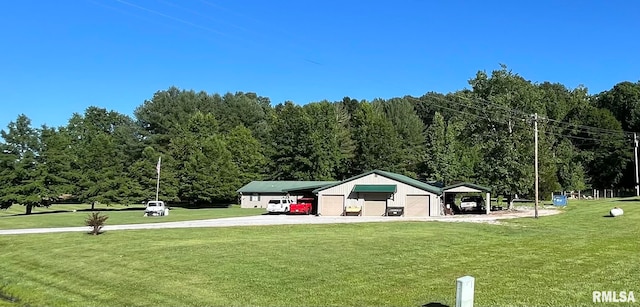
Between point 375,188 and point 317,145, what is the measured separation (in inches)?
1164

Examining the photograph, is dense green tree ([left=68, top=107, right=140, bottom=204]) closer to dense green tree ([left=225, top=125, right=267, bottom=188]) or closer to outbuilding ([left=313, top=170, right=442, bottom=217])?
dense green tree ([left=225, top=125, right=267, bottom=188])

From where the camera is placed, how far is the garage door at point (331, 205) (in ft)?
152

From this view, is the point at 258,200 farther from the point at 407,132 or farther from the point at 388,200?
the point at 407,132

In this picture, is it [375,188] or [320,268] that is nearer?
[320,268]

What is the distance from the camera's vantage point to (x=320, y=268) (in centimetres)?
1448

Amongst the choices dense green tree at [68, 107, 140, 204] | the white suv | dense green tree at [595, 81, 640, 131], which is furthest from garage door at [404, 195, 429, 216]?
dense green tree at [595, 81, 640, 131]

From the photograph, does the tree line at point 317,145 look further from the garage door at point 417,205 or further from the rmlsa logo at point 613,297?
the rmlsa logo at point 613,297

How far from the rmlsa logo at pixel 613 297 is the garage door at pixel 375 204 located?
114ft

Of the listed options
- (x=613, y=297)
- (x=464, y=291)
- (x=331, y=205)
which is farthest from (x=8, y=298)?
(x=331, y=205)

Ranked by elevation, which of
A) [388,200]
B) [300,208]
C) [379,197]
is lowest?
[300,208]

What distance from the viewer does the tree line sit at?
172 ft

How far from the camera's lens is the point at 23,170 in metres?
51.2

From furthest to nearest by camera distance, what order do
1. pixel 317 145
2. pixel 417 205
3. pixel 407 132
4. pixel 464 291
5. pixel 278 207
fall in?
pixel 407 132 < pixel 317 145 < pixel 278 207 < pixel 417 205 < pixel 464 291

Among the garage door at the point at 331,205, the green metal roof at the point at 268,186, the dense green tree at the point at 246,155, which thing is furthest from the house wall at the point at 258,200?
the garage door at the point at 331,205
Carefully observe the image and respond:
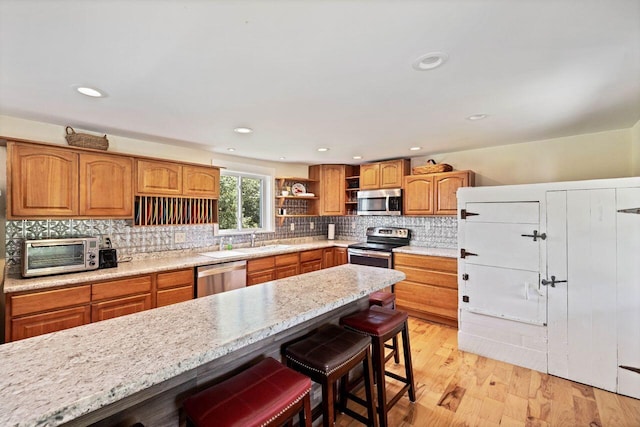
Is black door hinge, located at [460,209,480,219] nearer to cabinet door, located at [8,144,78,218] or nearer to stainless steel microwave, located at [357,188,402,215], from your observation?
stainless steel microwave, located at [357,188,402,215]

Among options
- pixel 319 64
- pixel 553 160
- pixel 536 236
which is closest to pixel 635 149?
pixel 553 160

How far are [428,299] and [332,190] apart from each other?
240 centimetres

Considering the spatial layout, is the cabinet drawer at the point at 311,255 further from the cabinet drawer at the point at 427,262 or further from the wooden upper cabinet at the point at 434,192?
the wooden upper cabinet at the point at 434,192

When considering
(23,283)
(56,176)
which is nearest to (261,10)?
(56,176)

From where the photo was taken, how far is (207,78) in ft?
5.94

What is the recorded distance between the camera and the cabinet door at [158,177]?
10.2 ft

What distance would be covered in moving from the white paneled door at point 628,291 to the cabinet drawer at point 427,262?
4.86 ft

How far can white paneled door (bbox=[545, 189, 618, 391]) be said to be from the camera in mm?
2305

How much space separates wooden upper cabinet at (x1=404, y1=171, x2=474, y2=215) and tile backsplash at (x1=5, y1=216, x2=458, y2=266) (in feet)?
1.20

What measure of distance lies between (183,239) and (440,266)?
11.0ft

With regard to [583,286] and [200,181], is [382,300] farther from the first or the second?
[200,181]

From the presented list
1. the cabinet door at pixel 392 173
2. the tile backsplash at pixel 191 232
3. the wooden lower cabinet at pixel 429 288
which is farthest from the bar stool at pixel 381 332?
the cabinet door at pixel 392 173

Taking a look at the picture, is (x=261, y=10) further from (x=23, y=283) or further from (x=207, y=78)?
(x=23, y=283)

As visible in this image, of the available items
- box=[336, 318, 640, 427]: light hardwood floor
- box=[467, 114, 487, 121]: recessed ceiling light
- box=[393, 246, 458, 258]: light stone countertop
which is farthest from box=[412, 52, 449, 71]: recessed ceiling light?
box=[393, 246, 458, 258]: light stone countertop
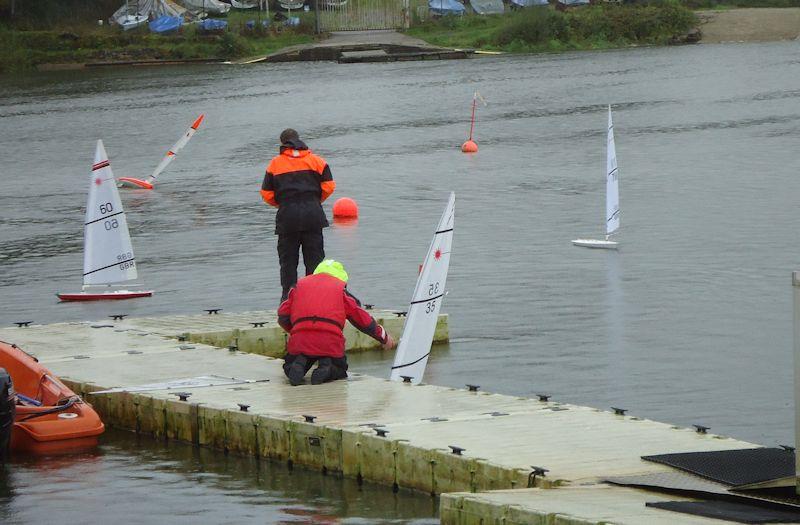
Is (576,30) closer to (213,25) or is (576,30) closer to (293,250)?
(213,25)

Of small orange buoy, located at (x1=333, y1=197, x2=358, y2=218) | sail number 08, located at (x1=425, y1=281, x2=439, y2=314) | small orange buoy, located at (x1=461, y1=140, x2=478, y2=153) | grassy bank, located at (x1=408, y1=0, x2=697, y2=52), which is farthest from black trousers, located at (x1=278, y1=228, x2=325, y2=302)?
grassy bank, located at (x1=408, y1=0, x2=697, y2=52)

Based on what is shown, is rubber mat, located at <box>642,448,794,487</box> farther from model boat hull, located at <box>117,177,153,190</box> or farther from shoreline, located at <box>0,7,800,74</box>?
shoreline, located at <box>0,7,800,74</box>

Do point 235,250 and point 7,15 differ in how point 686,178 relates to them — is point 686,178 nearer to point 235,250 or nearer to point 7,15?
point 235,250

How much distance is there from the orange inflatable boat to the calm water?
14.5 inches

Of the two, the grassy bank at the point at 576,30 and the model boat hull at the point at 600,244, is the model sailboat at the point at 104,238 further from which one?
the grassy bank at the point at 576,30

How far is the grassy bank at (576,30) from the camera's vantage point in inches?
3740

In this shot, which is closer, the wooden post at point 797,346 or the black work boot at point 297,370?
the wooden post at point 797,346

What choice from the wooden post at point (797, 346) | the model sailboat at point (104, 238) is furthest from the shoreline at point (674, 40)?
the wooden post at point (797, 346)

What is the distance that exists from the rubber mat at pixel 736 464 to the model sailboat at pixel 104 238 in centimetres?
1185

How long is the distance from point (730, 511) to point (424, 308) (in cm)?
649

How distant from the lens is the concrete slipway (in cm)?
1016

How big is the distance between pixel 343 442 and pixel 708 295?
11.1 meters

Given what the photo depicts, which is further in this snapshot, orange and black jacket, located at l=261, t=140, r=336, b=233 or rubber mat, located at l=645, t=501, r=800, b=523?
orange and black jacket, located at l=261, t=140, r=336, b=233

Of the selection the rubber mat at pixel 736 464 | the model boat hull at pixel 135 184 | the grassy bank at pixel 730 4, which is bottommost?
the model boat hull at pixel 135 184
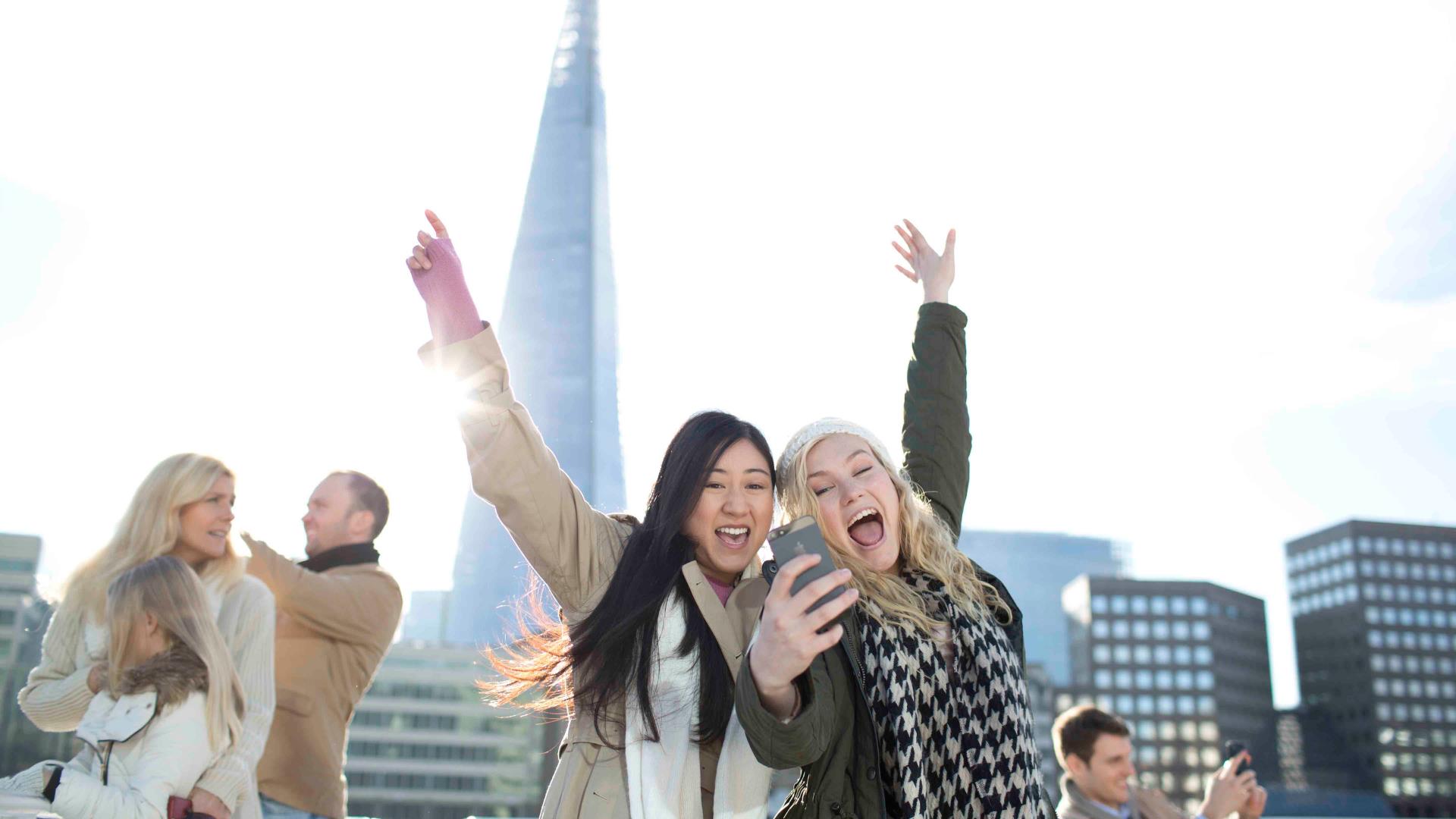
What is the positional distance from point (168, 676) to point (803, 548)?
2.20 metres

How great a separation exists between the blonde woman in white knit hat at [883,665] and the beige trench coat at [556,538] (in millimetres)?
317

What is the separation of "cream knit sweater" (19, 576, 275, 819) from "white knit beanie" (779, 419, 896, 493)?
6.26 ft

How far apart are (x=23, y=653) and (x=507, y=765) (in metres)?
43.6

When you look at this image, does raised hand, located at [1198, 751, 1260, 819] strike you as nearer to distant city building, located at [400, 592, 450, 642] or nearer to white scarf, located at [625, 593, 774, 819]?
white scarf, located at [625, 593, 774, 819]

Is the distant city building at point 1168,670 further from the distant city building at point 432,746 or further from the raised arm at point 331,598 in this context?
the raised arm at point 331,598

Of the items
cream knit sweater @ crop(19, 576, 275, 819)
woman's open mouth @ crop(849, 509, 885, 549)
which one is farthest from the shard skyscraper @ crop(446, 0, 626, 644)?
woman's open mouth @ crop(849, 509, 885, 549)

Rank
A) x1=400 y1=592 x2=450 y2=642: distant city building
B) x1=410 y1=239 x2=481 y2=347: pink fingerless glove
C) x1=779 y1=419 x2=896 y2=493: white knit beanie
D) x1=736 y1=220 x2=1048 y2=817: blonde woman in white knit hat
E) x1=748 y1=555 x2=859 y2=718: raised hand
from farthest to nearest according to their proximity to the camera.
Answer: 1. x1=400 y1=592 x2=450 y2=642: distant city building
2. x1=779 y1=419 x2=896 y2=493: white knit beanie
3. x1=410 y1=239 x2=481 y2=347: pink fingerless glove
4. x1=736 y1=220 x2=1048 y2=817: blonde woman in white knit hat
5. x1=748 y1=555 x2=859 y2=718: raised hand

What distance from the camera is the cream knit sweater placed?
136 inches

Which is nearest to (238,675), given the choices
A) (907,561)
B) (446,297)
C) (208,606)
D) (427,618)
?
(208,606)

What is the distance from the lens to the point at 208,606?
3.54 m

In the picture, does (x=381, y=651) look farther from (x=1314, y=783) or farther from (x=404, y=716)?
(x=1314, y=783)

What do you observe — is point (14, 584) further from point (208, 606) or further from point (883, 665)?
point (883, 665)

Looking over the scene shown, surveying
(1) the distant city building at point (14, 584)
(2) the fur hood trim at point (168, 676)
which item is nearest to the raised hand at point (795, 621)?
(2) the fur hood trim at point (168, 676)

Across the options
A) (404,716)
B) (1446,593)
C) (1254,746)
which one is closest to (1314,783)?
(1254,746)
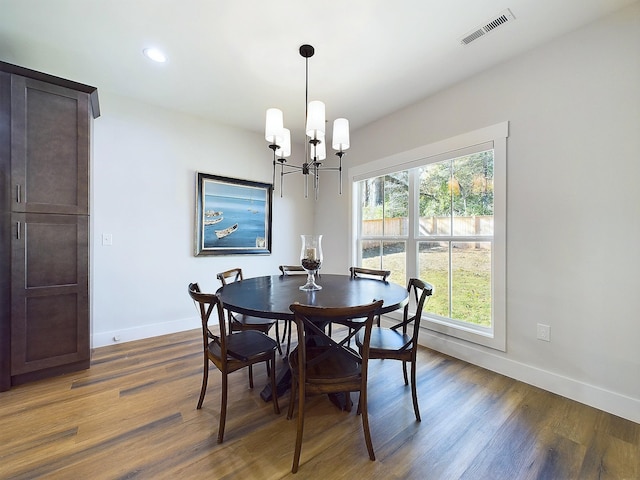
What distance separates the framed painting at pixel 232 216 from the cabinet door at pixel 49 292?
1.26 metres

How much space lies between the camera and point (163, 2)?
178 cm

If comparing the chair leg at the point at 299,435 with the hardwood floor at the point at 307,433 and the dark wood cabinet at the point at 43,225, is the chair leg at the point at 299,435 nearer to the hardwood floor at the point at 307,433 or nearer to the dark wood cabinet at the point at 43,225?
the hardwood floor at the point at 307,433

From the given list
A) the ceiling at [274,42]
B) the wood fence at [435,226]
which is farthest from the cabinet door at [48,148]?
the wood fence at [435,226]

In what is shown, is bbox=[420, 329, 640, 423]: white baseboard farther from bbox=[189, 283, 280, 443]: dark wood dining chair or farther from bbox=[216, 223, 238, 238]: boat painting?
bbox=[216, 223, 238, 238]: boat painting

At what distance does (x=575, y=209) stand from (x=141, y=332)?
4.15 meters

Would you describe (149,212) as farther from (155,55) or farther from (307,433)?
(307,433)

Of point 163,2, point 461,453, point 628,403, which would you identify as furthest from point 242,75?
point 628,403

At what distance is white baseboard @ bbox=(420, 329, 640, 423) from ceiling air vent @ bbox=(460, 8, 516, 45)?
8.34 ft

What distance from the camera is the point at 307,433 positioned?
1.62m

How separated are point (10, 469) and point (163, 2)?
8.95ft

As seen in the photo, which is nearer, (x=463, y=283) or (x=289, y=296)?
(x=289, y=296)

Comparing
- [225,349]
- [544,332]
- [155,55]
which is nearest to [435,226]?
[544,332]

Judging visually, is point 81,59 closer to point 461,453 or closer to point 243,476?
point 243,476

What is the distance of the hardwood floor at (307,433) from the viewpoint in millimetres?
1374
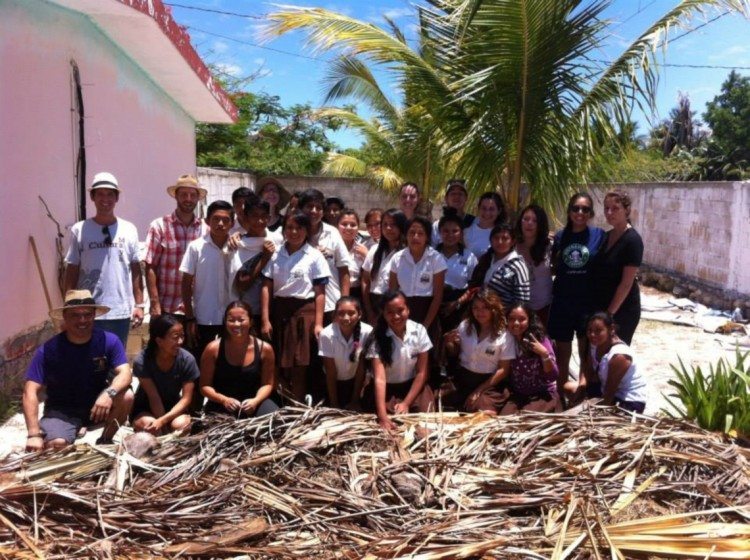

## Work to complete
Please turn the rows from the line with "How big is the" to the line with "2.20 metres", both included, into a JSON list of strings with one string per line. Leave out blank lines and pictures.

## The completed task
[
  "How big is the distance between pixel 343 442 and pixel 708 295?",
  "11.1 meters",
  "Given what the photo depicts, which is further in this snapshot, orange and black jacket, located at l=261, t=140, r=336, b=233 or rubber mat, located at l=645, t=501, r=800, b=523?",
  "orange and black jacket, located at l=261, t=140, r=336, b=233",
  "Of the selection the rubber mat at pixel 736 464 | the model boat hull at pixel 135 184 | the grassy bank at pixel 730 4, which is bottommost?",
  "the model boat hull at pixel 135 184",
  "What is the positional distance from point (168, 676) to point (803, 548)?",
  "2.20 metres"
]